Written request: Rewrite the stretch of records from the line containing "Considering this view, if" through the end of the records, replacing "which is" with "which one is" and leaving everything else unchanged. Leave the pictures out of your answer.

Data entries:

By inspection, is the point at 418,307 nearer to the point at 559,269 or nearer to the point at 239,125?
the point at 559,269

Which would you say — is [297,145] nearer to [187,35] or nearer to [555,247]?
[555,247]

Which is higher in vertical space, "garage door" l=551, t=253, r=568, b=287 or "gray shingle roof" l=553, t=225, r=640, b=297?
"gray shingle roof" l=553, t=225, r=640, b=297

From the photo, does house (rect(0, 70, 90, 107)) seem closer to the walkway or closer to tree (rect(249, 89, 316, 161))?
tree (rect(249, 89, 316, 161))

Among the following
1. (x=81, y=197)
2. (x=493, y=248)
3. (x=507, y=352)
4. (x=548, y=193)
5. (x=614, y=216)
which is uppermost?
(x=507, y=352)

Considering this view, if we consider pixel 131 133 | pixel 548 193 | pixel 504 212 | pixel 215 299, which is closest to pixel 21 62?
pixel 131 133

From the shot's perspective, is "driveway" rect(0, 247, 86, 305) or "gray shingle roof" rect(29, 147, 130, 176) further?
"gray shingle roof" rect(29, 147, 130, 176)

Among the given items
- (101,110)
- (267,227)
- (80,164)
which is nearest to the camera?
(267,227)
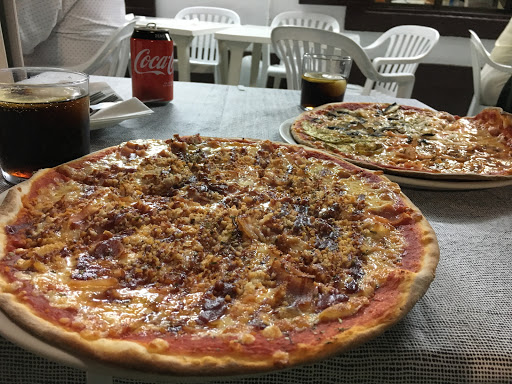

Correct answer:
Considering this view, if we consider pixel 131 133 | pixel 548 193 | pixel 504 212 | pixel 215 299, which one is closest to pixel 21 62?
pixel 131 133

From the shot's perspective, is "driveway" rect(0, 247, 86, 305) or "gray shingle roof" rect(29, 147, 130, 176) further?
"gray shingle roof" rect(29, 147, 130, 176)

Among the given items
- (101,110)
- (267,227)
- (80,164)
which one is nearest to the camera?
(267,227)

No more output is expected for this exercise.